Many advertising mediums (TV ads, billboards along highways, mail flyers, etc.) are considered annoying, but consumers have become used to them. E-mail has joined that pack.
According to a survey of 1,112 consumers from predictive analytics company First Insight, customers only open one in four e-mails from retailers and find only one in 20 e-mails relevant to them.
The survey found:
- The average consumer subscribes to 2.3 retailer e-mail lists and receives a combined 13.1 e-mails a week. On the high end, 5.8 percent received 40 or more e-mails weekly;
- When asked about frequency, two-thirds of respondents who receive six or more e-mails a week said it was “too many.” Just 21 percent found five or fewer to be too many;
- Asked why they aren’t opening more, the discount and the repetition of the same offers were the primary reasons;
- Forty-five percent had unsubscribed from a retailer’s e-mail list in the past six months.

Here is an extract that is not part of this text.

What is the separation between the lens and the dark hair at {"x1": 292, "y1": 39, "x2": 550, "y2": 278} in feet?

The study was designed to underscore the benefits of personalization over mass mailing approaches. Forty-three percent would be more likely to open e-mails from retailers if they contained personalized suggestions based on past purchases, rather than promoting products that were generally available or “on sale.”

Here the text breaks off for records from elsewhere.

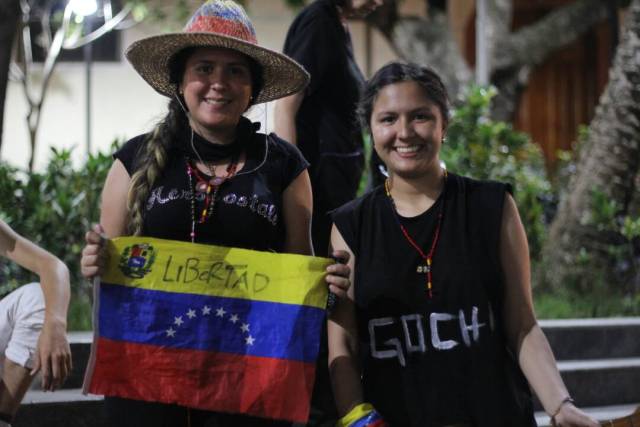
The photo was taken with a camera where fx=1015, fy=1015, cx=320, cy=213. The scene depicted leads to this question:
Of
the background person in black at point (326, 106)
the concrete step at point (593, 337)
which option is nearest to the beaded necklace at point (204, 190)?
the background person in black at point (326, 106)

Yet the study also acknowledged that e-mail marketing, with much of it still the mass mailing variety, had “become an affordable and effective way to reach and maintain customer loyalty and inspire purchases.”
For every $1 spent on e-mail marketing, the average return on investment is $44.25, according to a July 2015 report from The Direct Marketing Association. The study also noted that half of marketing executives, according to an August 2015 report from The Relevancy Group, estimate that e-mail marketing drives 15 percent or more of their total revenue.

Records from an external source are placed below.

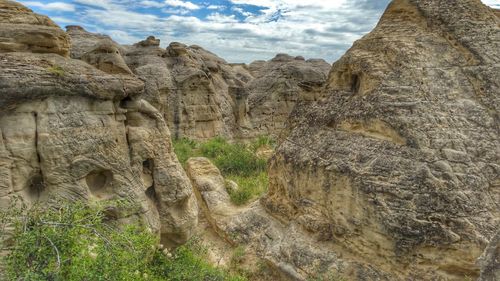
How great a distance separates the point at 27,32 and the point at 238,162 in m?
10.6

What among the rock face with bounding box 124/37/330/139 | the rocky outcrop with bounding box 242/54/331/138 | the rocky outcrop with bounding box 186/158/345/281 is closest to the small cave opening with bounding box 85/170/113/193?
the rocky outcrop with bounding box 186/158/345/281

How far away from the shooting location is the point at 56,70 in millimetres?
5426

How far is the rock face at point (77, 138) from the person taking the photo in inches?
203

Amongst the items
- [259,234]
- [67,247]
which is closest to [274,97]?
[259,234]

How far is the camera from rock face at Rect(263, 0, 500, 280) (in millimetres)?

Moreover, the study noted that eight percent of respondents enjoy receiving e-mails from retailers. Identified as deal seekers, these consumers were okay with receiving at least 10 e-mails weekly, and some feel they received too few. On average, this group opens 59 percent of the retail e-mails they receive and find 28 percent of their e-mails “personally relevant.”
- Retailers Risk Potential E-mail Marketing Backlash – First Insight
- Retail E-mail Overload (study) – First Insight
- Survey Shows TV Ads Most Influential to Consumers – TechCrunch
Despite their effectiveness, what flaws do you see in retailers’ mass e-mail campaigns? Do you see personalized approaches replacing or complementing mass e-mail approaches?